Final Fantasy XVI. Gry, które chcemy zobaczyć na PS5
Spis treści
Final Fantasy XVI
Szansa na pojawienie się na PS5: wysoka
Szansa na pojawienie się na innych platformach: bardzo wysoka
Dlaczego szansę na pojawienie się szesnastego numerowanego „Fajnala” na PlayStation 5 oceniamy niżej niż w przypadku innych platform? A dlatego, że Square Enix aktualnie skupia się przede wszystkim na rozwijaniu serii Final Fantasy VII Remake – podzielonym na części odświeżeniu najbardziej kultowej odsłony serii. Japończycy zajmują się tym od ładnych kilku lat i jak na razie dostaliśmy dopiero pierwszy z planowanych epizodów, na jakie podzielili ów projekt. Jeśli kolejne „odcinki” zajmą im podobnie dużo czasu, to zanim przygotują całość, będziemy mieć już PlayStation 6.
Ten ponury scenariusz to oczywiście tylko jedna z opcji – druga, nieco bardziej realistyczna, jest taka, że nad Final Fantasy XVI pracować będzie oddzielny zespół i gra będzie przygotowywana równocześnie wraz z którąś częścią FFVII Remake. Na to głównie liczymy.
Od Final Fantasy XVI na PS5 chcielibyśmy przede wszystkim, żeby to fabuła znów stała się najważniejszym elementem gry. Problematyczny proces produkcyjny „piętnastki” i liczne cięcia sprawiły, że aspekt ten nie spełnił wysokich standardów serii – nie chcemy tu więc powtórki z rozrywki. Dobrze byłoby też, gdyby twórcy już całkiem odcięli się od wprowadzonej przy okazji „trzynastki” mitologii Fabula Nova Crystallis. Miała ona w imponujący sposób spajać różne odsłony serii, a ostatecznie okazała się dość niezrozumiałym i przekombinowanym tłem dla fabuły, które niepotrzebnie ograniczało autorów. Miło byłoby również zobaczyć powrót do bardziej taktycznego systemu walki – rozwiązanie z „piętnastki” wydawało się ciekawym eksperymentem, ale skoro coś podobnego pojawia się we wspomnianym remake’u FFVII, tutaj twórcy mogliby pójść w stronę bardziej tradycyjnych rozwiązań.
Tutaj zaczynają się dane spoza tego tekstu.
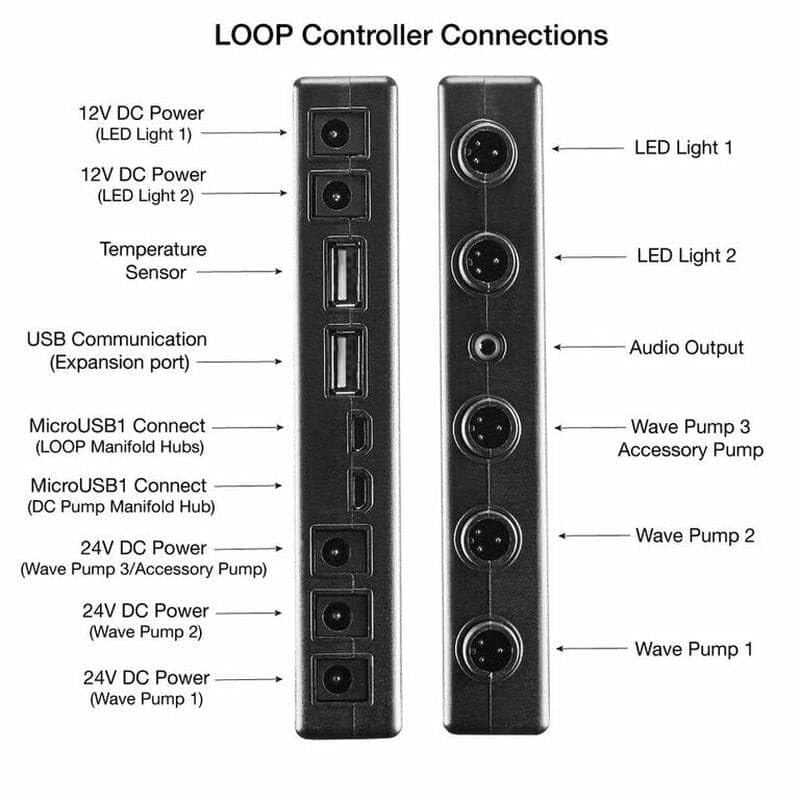 LOOP Controller Connections

12V DC Power
(LED Light 1)

12V DC Power
(LED Light 2)

Temperature
Sensor

USB Communication
(Expansion port)

MicroUSB1 Connect
(LOOP Manifold Hubs)

MicroUSB1 Connect
(DC Pump Manifold Hub)

24V DC Power
(Wave Pump 3/Accessory Pump)

24V DC Power
(Wave Pump 2)

24V DC Power
(Wave Pump 1)

LED Light 1

LED Light 2

Audio Output

Wave Pump 3
Accessory Pump

Wave Pump 2

Wave Pump 1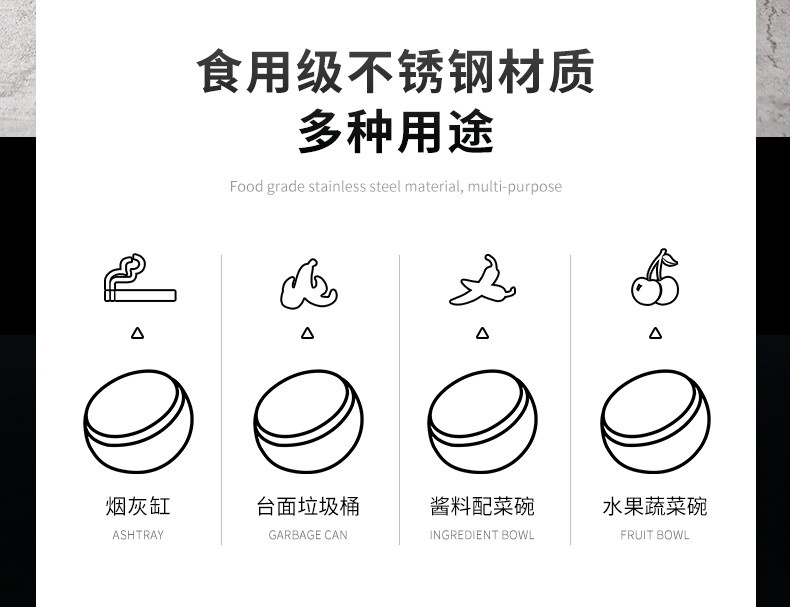 食用级不锈钢材质
多种用途

Food grade stainless steel material, multi-purpose

烟灰缸
ASHTRAY

台面垃圾桶
GARBAGE CAN

酱料配菜碗
INGREDIENT BOWL

水果蔬菜碗
FRUIT BOWL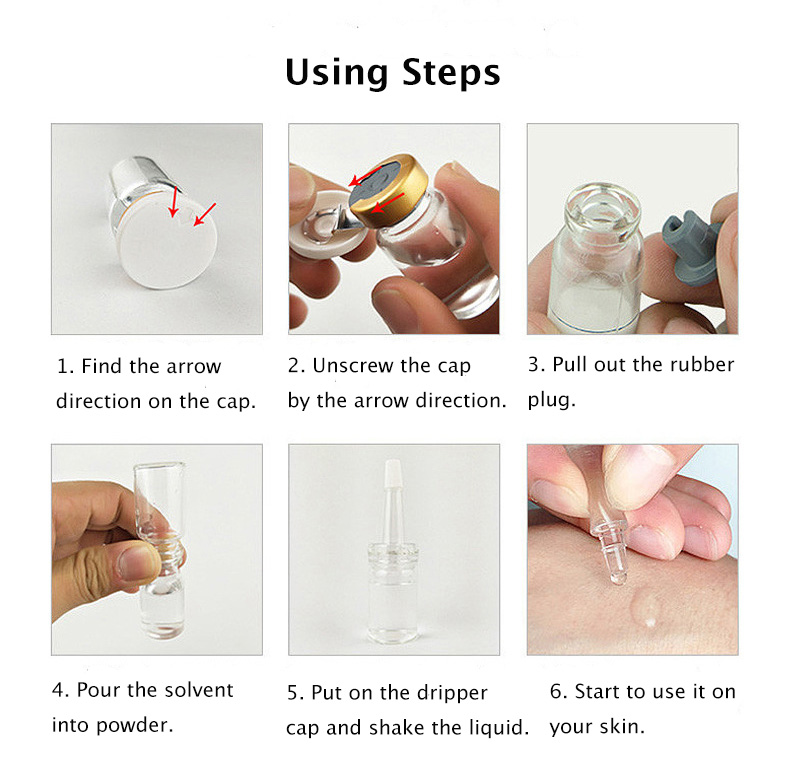 Using Steps

1. Find the arrow direction on the cap.

2. Unscrew the cap by the arrow direction.

3. Pull out the rubber plug.

4. Pour the solvent into powder.

5. Put on the dripper cap and shake the liquid.

6. Start to use it on your skin.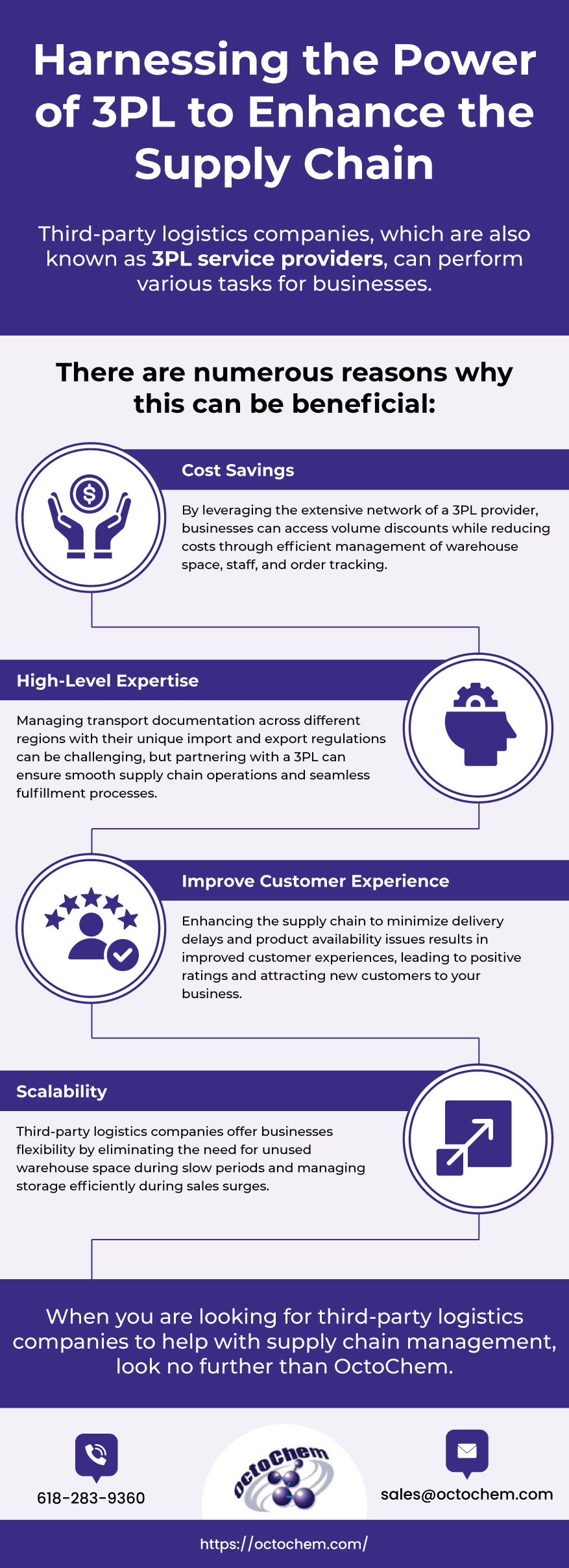 Harnessing the Power of 3PL to Enhance the Supply Chain

Third-party logistics companies, which are also known as 3PL service providers, can perform various tasks for businesses.

There are numerous reasons why this can be beneficial:

Cost Savings

By leveraging the extensive network of a 3PL provider, businesses can access volume discounts while reducing costs through efficient management of warehouse space, staff, and order tracking.

High-Level Expertise

Managing transport documentation across different regions with their unique import and export regulations can be challenging, but partnering with a 3PL can ensure smooth supply chain operations and seamless fulfillment processes.

Improve Customer Experience

Enhancing the supply chain to minimize delivery delays and product availability issues results in improved customer experiences, leading to positive ratings and attracting new customers to your business.

Scalability

Third-party logistics companies offer businesses flexibility by eliminating the need for unused warehouse space during slow periods and managing storage efficiently during sales surges.

When you are looking for third-party logistics companies to help with supply chain management, look no further than OctoChem.

618-283-9360

OctoChem

sales@octochem.com

https://octochem.com/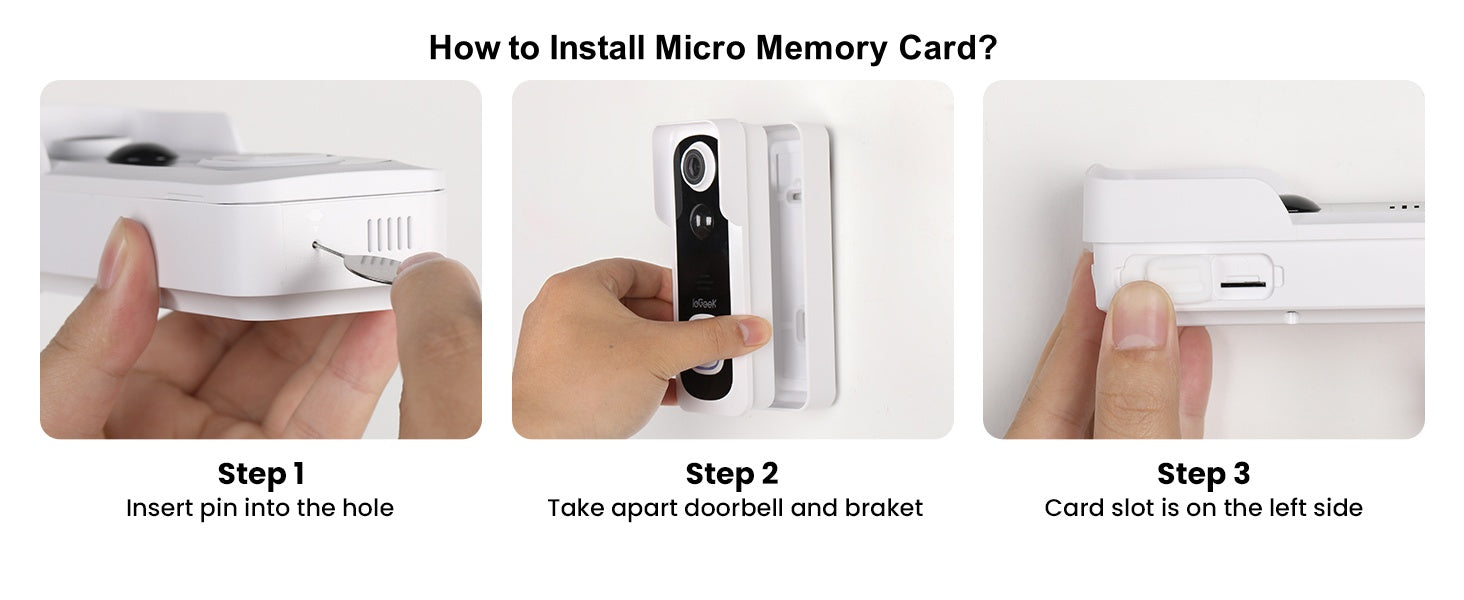 How to Install Micro Memory Card?

ieGeek

Step 1
Insert pin into the hole

Step 2
Take apart doorbell and braket

Step 3
Card slot is on the left side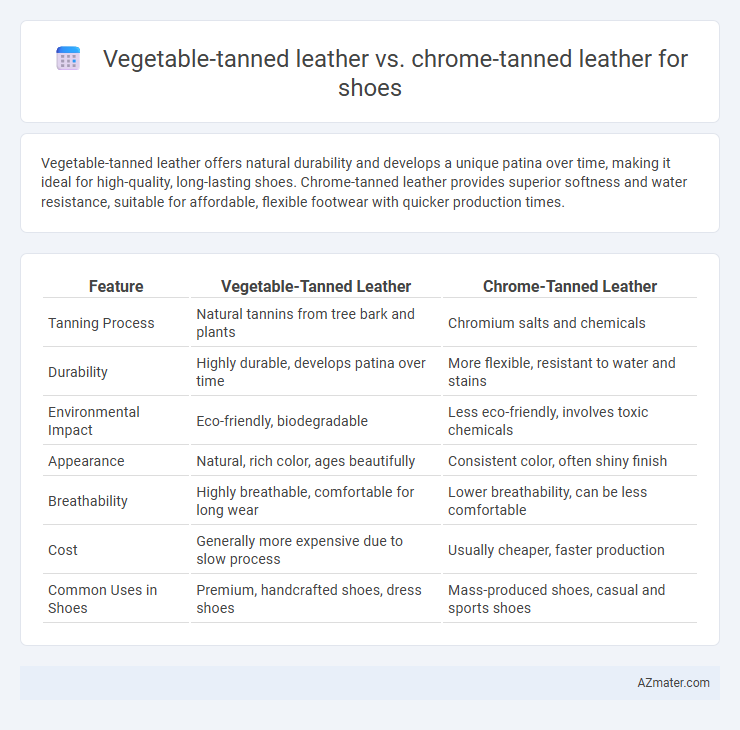 Vegetable-tanned leather vs. chrome-tanned leather for shoes

Vegetable-tanned leather offers natural durability and develops a unique patina over time, making it ideal for high-quality, long-lasting shoes. Chrome-tanned leather provides superior softness and water resistance, suitable for affordable, flexible footwear with quicker production times.

| Feature | Vegetable-Tanned Leather | Chrome-Tanned Leather |
|---|---|---|
| Tanning Process | Natural tannins from tree bark and plants | Chromium salts and chemicals |
| Durability | Highly durable, develops patina over time | More flexible, resistant to water and stains |
| Environmental Impact | Eco-friendly, biodegradable | Less eco-friendly, involves toxic chemicals |
| Appearance | Natural, rich color, ages beautifully | Consistent color, often shiny finish |
| Breathability | Highly breathable, comfortable for long wear | Lower breathability, can be less comfortable |
| Cost | Generally more expensive due to slow process | Usually cheaper, faster production |
| Common Uses in Shoes | Premium, handcrafted shoes, dress shoes | Mass-produced shoes, casual and sports shoes |

AZmater.com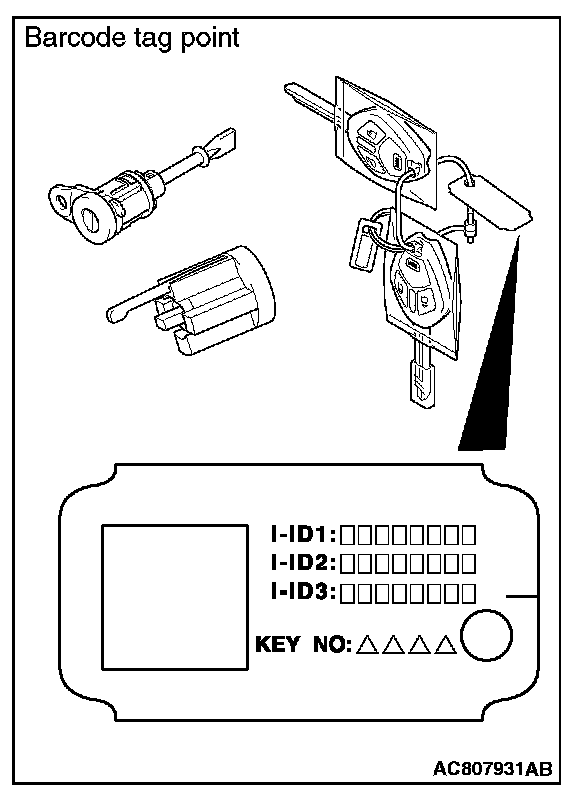 Barcode tag point

I-ID1:□□□□□□□□
I-ID2:□□□□□□□□
I-ID3:□□□□□□□□

KEY NO:△△△△

AC807931AB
Chcielibyśmy także gry: Persona 6
Cykl Shin Megami Tensei: Persona od lat niósł radość fanom gatunku jRPG, ale dopiero piąta jego odsłona zdołała przebić się do masowej świadomości i bardzo charakterystyczną estetyką zainteresować także te osoby, które dotąd gatunek ów znały wyłącznie z serii Final Fantasy. Teraz, gdy znacznie więcej ludzi zainteresowanych jest tą sagą, Atlus ma szansę rozwinąć ją w prawdziwie mainstreamowy cykl... a przepisem na sukces wydaje się podążanie raz wyznaczoną ścieżką i dalsze tworzenie jRPG w swoim własnym stylu.